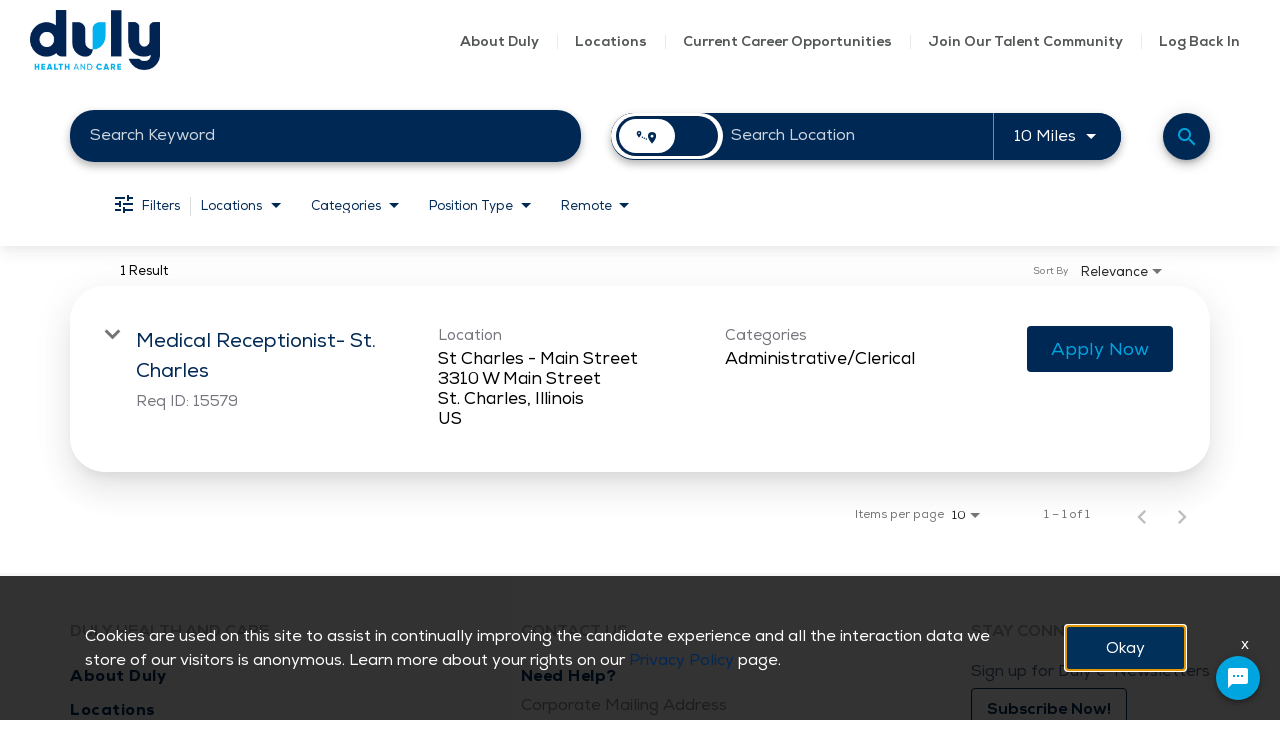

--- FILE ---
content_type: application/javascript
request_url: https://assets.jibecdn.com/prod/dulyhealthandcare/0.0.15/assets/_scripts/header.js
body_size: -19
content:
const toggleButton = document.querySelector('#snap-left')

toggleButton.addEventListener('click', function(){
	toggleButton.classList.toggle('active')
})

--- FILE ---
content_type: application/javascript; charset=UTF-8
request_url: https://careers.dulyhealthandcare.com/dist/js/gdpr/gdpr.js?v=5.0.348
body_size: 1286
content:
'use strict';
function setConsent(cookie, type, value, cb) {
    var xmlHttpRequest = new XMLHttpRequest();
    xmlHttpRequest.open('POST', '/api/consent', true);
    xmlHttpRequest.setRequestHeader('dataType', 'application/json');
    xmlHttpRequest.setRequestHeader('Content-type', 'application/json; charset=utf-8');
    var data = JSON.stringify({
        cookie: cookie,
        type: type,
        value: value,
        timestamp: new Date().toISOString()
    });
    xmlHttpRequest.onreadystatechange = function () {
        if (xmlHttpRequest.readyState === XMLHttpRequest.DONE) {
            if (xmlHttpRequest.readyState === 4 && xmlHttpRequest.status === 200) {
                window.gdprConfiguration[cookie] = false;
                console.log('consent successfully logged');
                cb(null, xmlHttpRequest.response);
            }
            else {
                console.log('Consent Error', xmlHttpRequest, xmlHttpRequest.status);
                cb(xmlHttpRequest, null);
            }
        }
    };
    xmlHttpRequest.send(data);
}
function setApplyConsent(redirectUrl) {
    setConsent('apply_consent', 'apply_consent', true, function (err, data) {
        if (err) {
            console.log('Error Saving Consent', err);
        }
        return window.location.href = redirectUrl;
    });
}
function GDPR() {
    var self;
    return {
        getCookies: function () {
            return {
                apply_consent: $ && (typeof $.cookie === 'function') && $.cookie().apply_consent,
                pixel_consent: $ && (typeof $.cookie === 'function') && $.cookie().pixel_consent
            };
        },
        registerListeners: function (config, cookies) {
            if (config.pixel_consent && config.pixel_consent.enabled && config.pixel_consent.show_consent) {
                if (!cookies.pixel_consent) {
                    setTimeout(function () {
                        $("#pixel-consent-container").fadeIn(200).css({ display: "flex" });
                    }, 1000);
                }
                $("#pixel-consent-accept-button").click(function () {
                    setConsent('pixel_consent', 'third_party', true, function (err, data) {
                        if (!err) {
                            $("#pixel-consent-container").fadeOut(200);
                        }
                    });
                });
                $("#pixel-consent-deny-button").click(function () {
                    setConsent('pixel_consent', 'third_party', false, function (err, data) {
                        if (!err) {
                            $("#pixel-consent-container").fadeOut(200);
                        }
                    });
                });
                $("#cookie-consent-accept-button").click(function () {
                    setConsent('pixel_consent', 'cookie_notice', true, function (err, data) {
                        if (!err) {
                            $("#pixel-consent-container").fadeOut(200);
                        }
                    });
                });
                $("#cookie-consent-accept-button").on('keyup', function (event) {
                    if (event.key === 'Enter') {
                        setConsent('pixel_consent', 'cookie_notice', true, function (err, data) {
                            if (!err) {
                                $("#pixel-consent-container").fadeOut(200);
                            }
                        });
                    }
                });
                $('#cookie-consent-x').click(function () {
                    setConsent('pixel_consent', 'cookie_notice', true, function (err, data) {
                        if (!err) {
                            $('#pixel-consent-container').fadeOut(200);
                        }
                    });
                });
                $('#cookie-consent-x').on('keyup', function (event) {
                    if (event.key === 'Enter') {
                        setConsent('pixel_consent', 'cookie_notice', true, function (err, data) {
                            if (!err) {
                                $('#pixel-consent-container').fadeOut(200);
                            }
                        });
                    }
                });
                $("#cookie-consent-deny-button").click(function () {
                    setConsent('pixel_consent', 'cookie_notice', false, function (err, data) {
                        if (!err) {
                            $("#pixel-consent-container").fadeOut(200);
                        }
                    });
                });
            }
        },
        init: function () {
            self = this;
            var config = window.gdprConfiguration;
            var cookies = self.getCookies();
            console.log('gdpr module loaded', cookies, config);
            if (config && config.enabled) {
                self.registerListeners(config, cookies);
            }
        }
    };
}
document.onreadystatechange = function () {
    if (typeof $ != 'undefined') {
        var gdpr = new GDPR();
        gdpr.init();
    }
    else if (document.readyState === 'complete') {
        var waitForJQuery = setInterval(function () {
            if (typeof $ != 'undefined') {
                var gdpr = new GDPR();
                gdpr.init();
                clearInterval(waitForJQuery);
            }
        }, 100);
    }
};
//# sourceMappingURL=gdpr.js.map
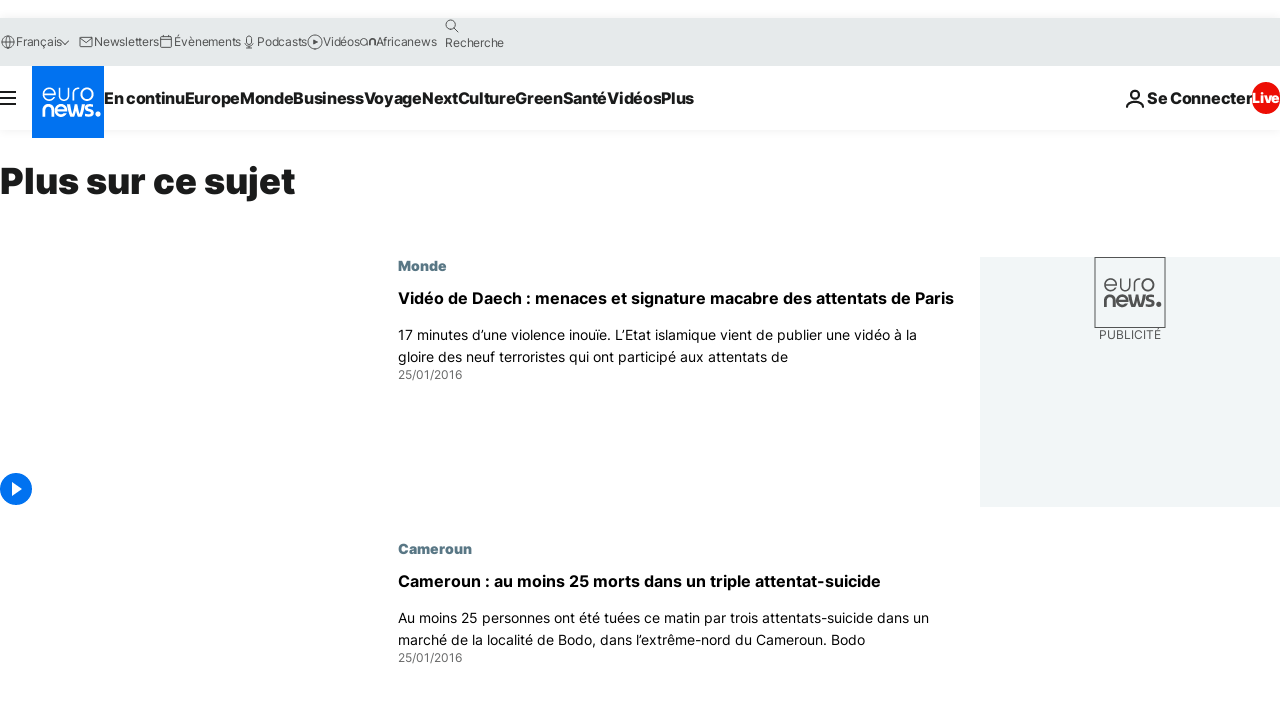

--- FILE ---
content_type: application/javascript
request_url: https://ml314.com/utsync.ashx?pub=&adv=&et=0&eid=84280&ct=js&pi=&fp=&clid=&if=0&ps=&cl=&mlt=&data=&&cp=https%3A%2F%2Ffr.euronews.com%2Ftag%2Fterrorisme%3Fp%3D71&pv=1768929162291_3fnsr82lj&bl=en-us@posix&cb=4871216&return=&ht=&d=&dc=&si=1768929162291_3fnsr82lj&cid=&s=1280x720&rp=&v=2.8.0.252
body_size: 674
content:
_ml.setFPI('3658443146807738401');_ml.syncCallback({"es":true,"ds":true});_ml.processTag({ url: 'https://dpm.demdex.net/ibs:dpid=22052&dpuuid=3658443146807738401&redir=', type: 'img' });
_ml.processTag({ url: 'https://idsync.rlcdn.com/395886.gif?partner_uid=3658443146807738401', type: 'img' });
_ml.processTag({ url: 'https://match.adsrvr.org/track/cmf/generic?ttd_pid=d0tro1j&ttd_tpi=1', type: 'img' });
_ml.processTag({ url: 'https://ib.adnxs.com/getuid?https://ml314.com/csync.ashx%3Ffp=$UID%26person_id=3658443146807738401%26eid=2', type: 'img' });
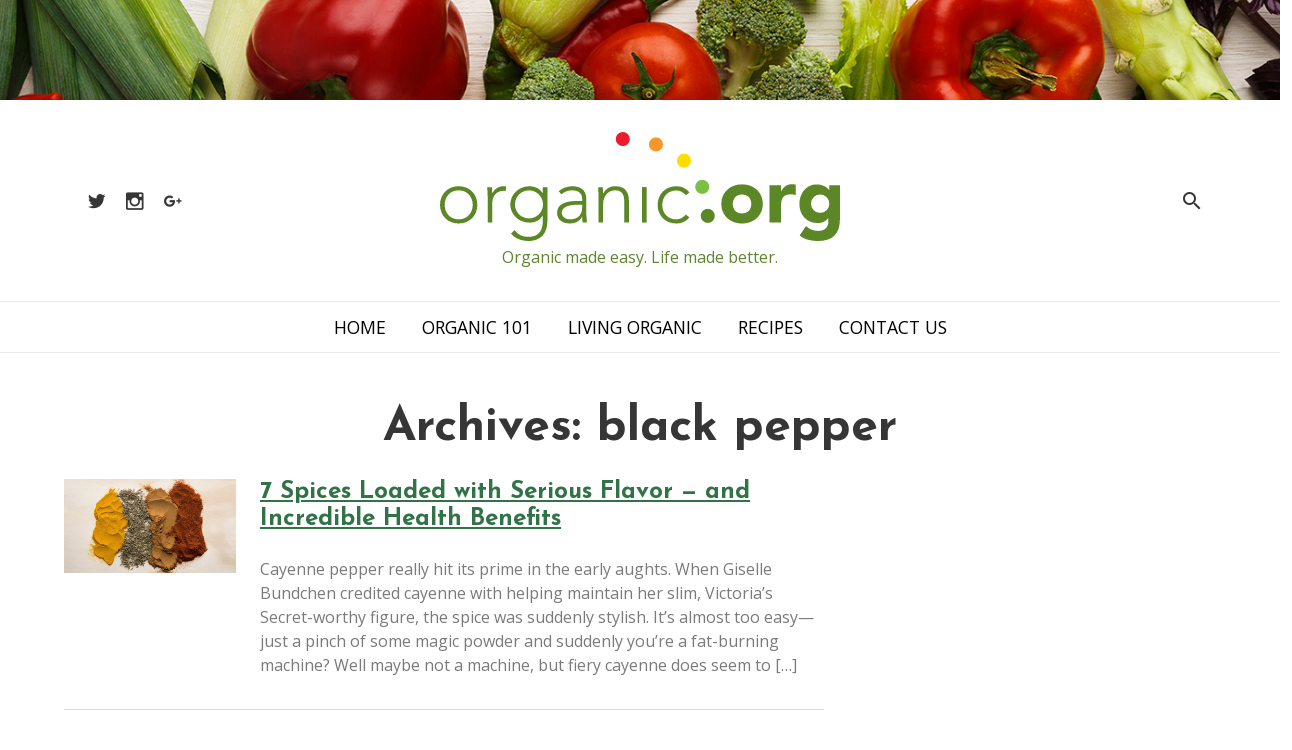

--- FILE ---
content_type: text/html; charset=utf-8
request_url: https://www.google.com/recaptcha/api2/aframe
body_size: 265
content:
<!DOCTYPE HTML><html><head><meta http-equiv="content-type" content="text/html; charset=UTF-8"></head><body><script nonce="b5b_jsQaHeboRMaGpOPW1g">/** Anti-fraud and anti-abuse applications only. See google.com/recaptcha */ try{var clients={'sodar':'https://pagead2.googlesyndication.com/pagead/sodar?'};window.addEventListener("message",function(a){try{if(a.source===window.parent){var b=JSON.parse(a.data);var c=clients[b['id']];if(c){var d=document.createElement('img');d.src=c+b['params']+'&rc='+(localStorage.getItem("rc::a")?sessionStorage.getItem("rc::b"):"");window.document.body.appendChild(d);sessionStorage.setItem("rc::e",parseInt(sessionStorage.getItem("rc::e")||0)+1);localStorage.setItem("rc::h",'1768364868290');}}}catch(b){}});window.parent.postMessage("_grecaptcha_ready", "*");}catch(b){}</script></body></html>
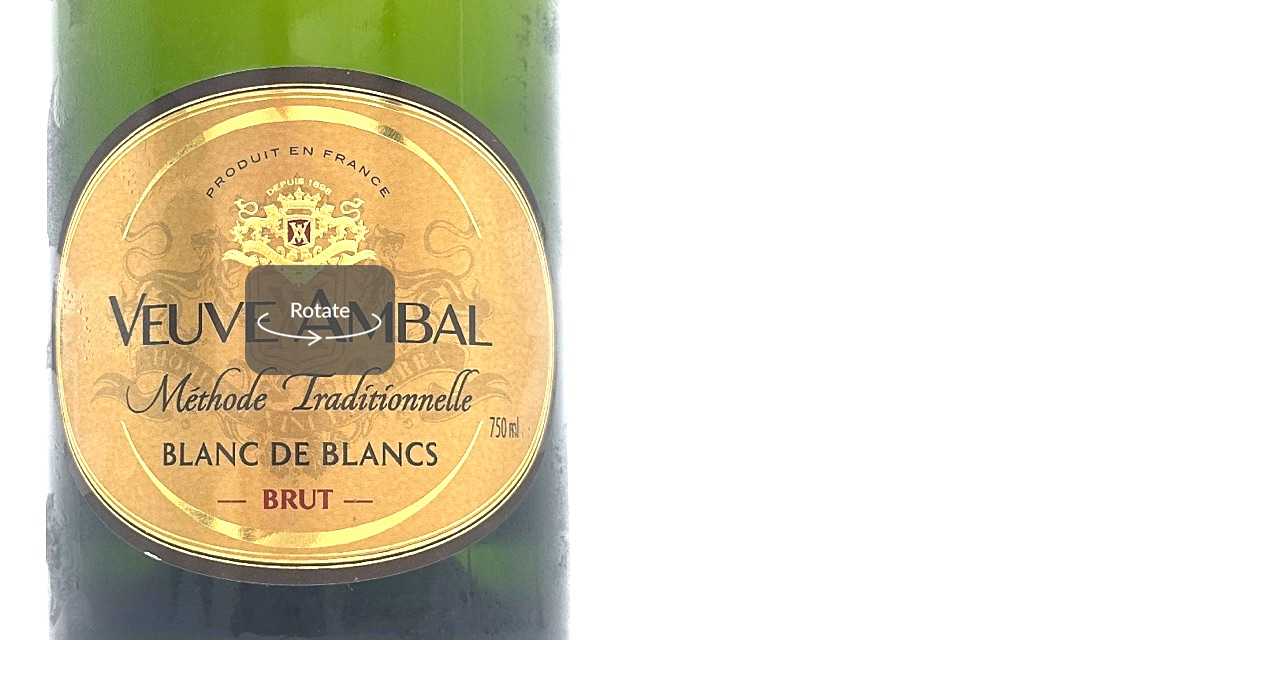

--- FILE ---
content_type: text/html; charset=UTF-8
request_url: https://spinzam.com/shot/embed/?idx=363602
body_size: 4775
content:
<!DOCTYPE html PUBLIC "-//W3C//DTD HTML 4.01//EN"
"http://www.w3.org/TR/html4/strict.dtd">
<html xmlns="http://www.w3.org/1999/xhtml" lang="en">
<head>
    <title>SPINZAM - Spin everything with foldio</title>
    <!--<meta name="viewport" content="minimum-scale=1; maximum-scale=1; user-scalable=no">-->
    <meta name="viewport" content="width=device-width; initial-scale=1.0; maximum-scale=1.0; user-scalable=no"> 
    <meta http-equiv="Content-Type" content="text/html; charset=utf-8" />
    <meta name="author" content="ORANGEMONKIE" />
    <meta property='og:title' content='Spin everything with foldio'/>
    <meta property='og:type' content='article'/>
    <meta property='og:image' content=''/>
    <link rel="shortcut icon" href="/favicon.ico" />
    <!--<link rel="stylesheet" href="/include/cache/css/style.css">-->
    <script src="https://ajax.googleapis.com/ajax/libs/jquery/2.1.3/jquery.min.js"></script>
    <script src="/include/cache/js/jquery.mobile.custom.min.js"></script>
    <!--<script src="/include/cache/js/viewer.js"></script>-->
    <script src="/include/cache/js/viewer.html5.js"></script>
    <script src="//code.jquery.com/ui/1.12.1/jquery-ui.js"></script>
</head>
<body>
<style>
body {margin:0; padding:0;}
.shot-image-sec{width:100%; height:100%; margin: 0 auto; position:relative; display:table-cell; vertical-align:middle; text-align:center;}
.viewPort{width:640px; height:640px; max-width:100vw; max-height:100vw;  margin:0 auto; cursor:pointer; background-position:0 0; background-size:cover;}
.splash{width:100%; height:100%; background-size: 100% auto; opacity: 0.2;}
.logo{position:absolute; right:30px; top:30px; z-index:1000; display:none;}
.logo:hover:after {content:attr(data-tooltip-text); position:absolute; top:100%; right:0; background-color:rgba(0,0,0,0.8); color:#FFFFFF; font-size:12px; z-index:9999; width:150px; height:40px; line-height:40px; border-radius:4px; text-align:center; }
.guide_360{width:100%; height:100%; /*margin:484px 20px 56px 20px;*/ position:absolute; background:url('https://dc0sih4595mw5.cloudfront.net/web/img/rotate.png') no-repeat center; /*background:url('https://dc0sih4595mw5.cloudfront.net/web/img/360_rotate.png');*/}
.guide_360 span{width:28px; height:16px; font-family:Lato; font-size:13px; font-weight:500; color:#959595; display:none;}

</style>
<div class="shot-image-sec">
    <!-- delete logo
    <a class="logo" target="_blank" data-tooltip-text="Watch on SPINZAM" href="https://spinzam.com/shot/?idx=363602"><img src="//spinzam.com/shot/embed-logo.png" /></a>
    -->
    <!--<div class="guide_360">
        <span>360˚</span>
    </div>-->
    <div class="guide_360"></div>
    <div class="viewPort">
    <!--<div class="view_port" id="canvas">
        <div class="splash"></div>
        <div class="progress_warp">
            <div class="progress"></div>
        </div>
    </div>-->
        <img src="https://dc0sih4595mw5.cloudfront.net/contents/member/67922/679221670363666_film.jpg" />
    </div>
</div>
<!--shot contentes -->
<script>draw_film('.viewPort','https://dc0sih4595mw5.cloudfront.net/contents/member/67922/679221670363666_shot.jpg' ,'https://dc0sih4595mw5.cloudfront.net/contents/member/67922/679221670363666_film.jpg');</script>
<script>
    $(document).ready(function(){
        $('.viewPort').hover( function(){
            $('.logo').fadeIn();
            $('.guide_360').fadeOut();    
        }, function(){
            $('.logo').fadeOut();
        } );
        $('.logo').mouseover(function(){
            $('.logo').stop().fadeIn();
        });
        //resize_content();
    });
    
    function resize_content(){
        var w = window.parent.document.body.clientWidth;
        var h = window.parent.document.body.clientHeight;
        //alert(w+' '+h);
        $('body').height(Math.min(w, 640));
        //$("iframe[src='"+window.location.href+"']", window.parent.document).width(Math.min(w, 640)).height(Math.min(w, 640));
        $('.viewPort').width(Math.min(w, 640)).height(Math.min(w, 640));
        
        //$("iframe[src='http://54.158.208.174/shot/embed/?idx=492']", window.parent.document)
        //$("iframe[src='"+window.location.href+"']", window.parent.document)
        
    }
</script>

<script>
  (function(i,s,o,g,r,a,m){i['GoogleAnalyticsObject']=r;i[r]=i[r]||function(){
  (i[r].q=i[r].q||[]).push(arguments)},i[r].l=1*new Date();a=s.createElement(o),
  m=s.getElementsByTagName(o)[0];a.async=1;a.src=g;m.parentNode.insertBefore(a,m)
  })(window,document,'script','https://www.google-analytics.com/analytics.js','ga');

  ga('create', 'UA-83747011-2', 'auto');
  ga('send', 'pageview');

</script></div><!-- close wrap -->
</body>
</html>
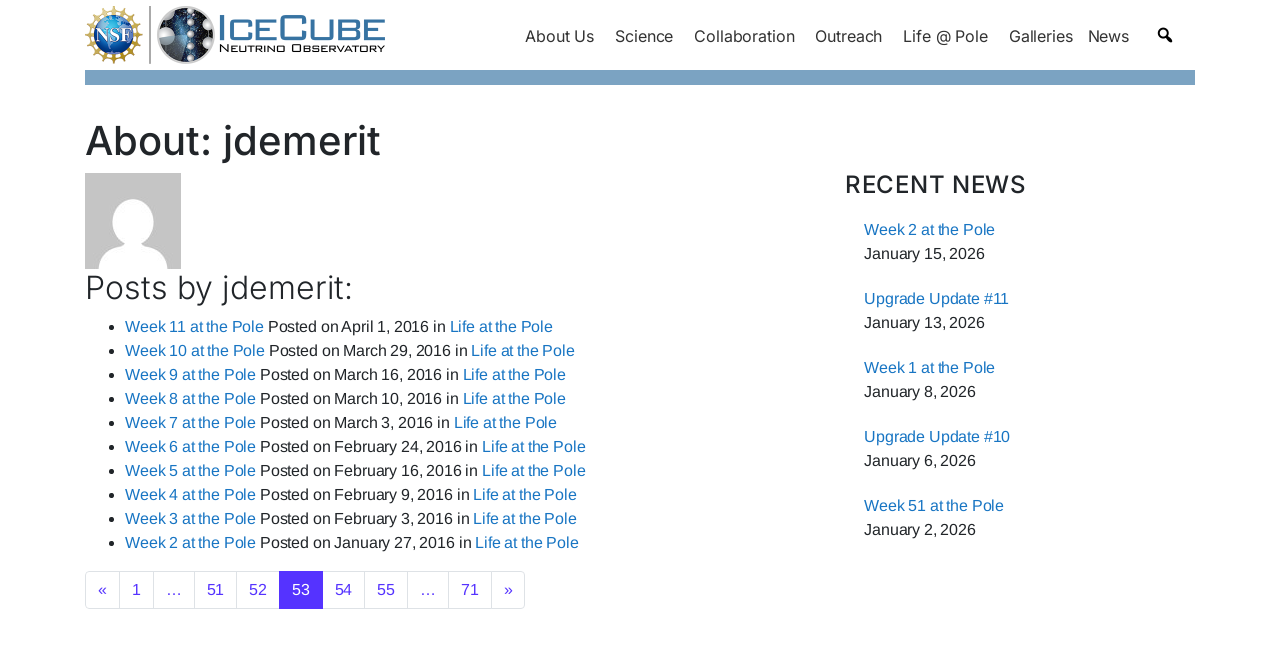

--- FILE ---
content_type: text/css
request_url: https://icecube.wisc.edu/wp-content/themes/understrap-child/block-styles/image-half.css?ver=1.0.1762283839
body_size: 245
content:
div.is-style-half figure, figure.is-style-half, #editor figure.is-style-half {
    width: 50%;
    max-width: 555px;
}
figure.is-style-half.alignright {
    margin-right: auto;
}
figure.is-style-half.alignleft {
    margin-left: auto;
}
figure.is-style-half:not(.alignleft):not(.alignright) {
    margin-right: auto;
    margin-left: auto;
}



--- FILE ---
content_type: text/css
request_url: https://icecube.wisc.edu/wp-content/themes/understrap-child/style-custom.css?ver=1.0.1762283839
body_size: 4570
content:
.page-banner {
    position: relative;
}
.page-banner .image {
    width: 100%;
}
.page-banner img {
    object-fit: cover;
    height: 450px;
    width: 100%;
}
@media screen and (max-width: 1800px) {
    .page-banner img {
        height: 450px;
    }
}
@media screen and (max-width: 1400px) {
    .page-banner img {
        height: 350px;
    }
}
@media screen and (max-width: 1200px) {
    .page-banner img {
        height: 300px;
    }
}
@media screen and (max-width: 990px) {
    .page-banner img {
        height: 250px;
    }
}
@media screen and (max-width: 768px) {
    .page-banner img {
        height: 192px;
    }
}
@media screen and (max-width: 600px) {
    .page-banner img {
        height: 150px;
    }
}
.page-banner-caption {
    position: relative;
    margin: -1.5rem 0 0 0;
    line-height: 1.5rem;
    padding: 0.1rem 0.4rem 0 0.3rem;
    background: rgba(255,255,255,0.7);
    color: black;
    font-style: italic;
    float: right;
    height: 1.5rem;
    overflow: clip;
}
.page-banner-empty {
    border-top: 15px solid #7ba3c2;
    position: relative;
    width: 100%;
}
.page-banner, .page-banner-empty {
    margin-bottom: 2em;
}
+---+
Aim of the task -> Where a line of the data above includes "embed", copy that line.

Your response ->
request_url: https://spinzam.com/shot/embed/?idx=363602
    <a class="logo" target="_blank" data-tooltip-text="Watch on SPINZAM" href="https://spinzam.com/shot/?idx=363602"><img src="//spinzam.com/shot/embed-logo.png" /></a>
        //$("iframe[src='http://54.158.208.174/shot/embed/?idx=492']", window.parent.document)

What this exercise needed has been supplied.